Going back in time to S's first physio when he was a baby, I wish she'd known just how much I was clinging on to her every word for hope and feeling devastated about any, even slightly, negative observation that she made. I wish she had even the tiniest idea of just how difficult I was finding it all. What was a job to her was a devastating, unexpected life turn for us.

You put it so well Alison - it is grief and it should be addressed more often.

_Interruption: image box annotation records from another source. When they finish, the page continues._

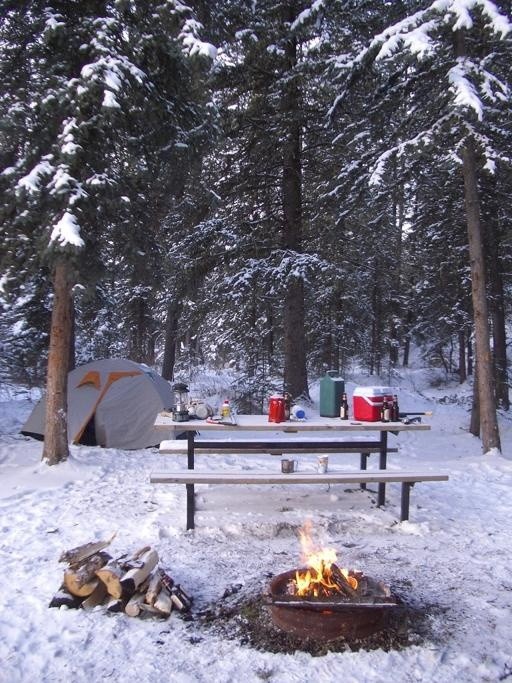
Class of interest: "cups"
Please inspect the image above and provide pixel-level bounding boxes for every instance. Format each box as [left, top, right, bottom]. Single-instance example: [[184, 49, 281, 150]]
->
[[268, 390, 290, 423], [317, 454, 329, 473], [188, 400, 219, 419], [281, 459, 298, 473]]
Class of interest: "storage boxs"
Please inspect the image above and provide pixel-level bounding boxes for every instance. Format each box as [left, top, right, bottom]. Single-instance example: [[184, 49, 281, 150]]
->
[[353, 385, 399, 421]]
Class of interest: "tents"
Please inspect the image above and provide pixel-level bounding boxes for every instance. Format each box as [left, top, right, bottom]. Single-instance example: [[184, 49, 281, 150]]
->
[[17, 356, 197, 452]]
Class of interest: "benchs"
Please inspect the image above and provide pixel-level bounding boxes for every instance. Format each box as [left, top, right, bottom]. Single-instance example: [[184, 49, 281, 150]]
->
[[150, 436, 449, 531]]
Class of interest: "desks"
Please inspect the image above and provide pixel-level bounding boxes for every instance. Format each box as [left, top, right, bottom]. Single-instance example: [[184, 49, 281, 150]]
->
[[155, 414, 432, 510]]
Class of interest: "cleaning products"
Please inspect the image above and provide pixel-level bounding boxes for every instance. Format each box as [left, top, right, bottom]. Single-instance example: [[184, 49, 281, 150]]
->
[[222, 399, 230, 415]]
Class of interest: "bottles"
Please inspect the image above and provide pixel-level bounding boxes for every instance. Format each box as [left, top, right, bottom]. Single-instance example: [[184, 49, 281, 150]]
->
[[221, 401, 232, 417], [292, 404, 306, 418], [380, 394, 399, 422], [340, 394, 349, 420]]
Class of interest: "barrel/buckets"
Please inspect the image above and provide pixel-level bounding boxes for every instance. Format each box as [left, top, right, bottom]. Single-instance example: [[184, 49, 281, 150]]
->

More recently, I definitely agree with you Jacqui about the time factor. And with everyone else on the 'not having all the answers' factor. I wish they knew (or maybe am glad they don't know) that sometimes while a therapist is telling me the things I should be doing at home, I might be nodding in agreement but in actual fact I am dividing what they say into 3 categories: yes, we'll definitely do that/meh, if we have time we'll do that/forget it, got better things to do with our time ;-).

Mo said...

The homework...I try and do some but never ALL of it. Really? Do they think we are superwomen?

Lacey said...

That is so true! I never thought about what the therapist should know. She just comes and does her thing and leaves. We are lucky to have very good, understanding therapists!

Just Writing said...

I completely agree. I am still in the "early days" so it's all new to me. I think I have not completely grieved yet.

C said...

Alison,

I just stumbled on your blog ( coming from Team Carter) My youngest daughter is 3 and a half months old and has been diagnosed with Rhizomelic Chondrodysplasia Punctata. It's a very rare metabolic disorder that is most often terminal. She appears to be on the mild end of the spectrum and no one can really tell us what her prognosis will be.While there is alot of hope in the not knowing there is alot of fear and uncertainty as well.
This posting really struck home with me as this past week we were at Scottish Rite hospital waiting to be seen and as I looked around at all the kids there all I could think was " How did we get here? I don't want to be a part of this club!!".
I have two older girls (2 and 4) and I simply don't have time to grieve out loud. I know it has to happen sometime but for today and tomorrow and the forseeable future there just isn't time.